We lost count of how many sections of Friday by Noon we dedicated to workers in 2022. From worker shortages to strikes and unions, the topic still hits every link of the food supply chain hard. In recent weeks, The International Brotherhood of Teamsters continued to infiltrate processing and distribution, and companies strategized on how to maintain staffing amid record low unemployment.

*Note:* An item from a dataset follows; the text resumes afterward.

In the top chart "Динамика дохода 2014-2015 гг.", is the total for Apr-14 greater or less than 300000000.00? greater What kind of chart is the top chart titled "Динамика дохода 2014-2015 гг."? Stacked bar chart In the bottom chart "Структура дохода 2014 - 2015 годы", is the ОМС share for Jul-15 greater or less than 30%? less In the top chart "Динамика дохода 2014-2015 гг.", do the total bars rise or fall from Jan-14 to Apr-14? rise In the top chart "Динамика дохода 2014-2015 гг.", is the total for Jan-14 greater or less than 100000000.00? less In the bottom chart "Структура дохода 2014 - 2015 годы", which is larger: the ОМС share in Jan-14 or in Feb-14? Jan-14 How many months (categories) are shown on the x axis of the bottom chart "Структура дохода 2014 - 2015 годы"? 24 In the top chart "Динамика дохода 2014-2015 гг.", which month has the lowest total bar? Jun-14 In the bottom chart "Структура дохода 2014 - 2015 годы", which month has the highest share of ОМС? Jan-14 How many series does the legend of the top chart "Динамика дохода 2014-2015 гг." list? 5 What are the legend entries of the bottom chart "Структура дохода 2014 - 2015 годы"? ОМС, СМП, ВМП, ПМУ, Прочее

  • The Wall Street Journal outlined how foodservice employers are competing for migrant workers by offering higher wages. “Migrants who come to the U.S. to find work are now being hired more quickly, at higher pay and under better working conditions than at any time in recent memory.”
  • Trader Joe’s on February 3 filed an objection with the National Labor Relations Board, objecting to a union proposed by workers at a Louisville, Kentucky, store (Supermarket News).
  • At an ADM grain facility in Decatur, Illinois, Teamster workers walked off the job, citing wage discrepancies with what members of other unions receive. “Well guess what — the Teamsters have power too, and we plan on using it to get a good contract for these workers,” read a Teamsters press release.
  • On February 6, the Specialty Food Association reported that workers from UNFI, the nation’s largest natural foods distributor, unionized under another Teamsters group in California.
  • In response to President Biden’s State of the Union address, The United Food and Commercial Workers International Union (which represents 1.3 million grocery and meatpacking workers) posted: “Passing a worker friendly Farm Bill, lowering healthcare costs, passing the PRO Act to strengthen the right to organize, and holding corporate employers accountable would go a long way towards building a fairer and more just economy that benefits all hard-working families.”
  • Food Business News’ Jeff Gelski summarized a February 7 Chipotle earnings call. Chipotle CFO John Hartung mentioned the burrito chain’s workforce stability getting back to pre-pandemic levels. “So the average tenure in the kitchen manager role was like 0.69 (in 2019), meaning it was about 8 months or so. Today, it’s like 0.64. So it’s like maybe 7, 7.5 months, something like that.” Solid math for an MBA.
  • Here’s a nice employee perk: quitting smoking. Supermarket Perimeter reported that Perdue Farms is offering workers at an Indiana processing plant a free smoking cessation program.

Worth Reading

Unsweethearts

While mainstream publications waxed philosophical about candy hearts, Consumer Reports (CR) took a different tack. Director of Food Policy Brian Ronholm urged CR readers to join a petition for Spangler Candy Company to remove Red Dye 3 from its candies because of ties to cancer. Ronholm added, “Inexplicably, although the FDA deemed [cosmetic] uses unsafe, ingested uses are still allowed.”

Land of Enchant … scent?

New Mexico is on track to become the first state with an official scent, according to Food & Wine. Inspired by a visit with fifth grade students, State Sen. Bill Soules proposed that the smell of hatch chiles be honored alongside the roadrunner and piñon pine. Erika Banuelos told Food & Wine, “If you’ve been around the smell of roasting green chile during August through mid-October, the smell of it is very unique.”

Look, a Styscraper!

Dubbing them “high-rise hog farms,” the New York Times published a multi-media report on the spread of tall towers dedicated to pork production. Designed to boost food production without impacting China’s limited agricultural land, this unusual approach is ostensibly a new high-tech solution; a single structure is predicted to address lagging food production by raising 1.2 million pigs a year.

Cultured … Carcinogens?

As some food media voices backtrack on their yearslong run of propping up plant-based meat alternatives, many have turned their attention toward cultured meat. Bloomberg’s Joe Fassler on February 7, pointed out that some manufacturers of cultured meat are using immortalized cells, which are pre-cancerous and sometimes fully cancerous cells used in medical research. “Leading scientists agree that cultured meat products won’t give you cancer, but the industry doesn’t have the decades of data to prove it — so it’s trying to avoid the question instead.”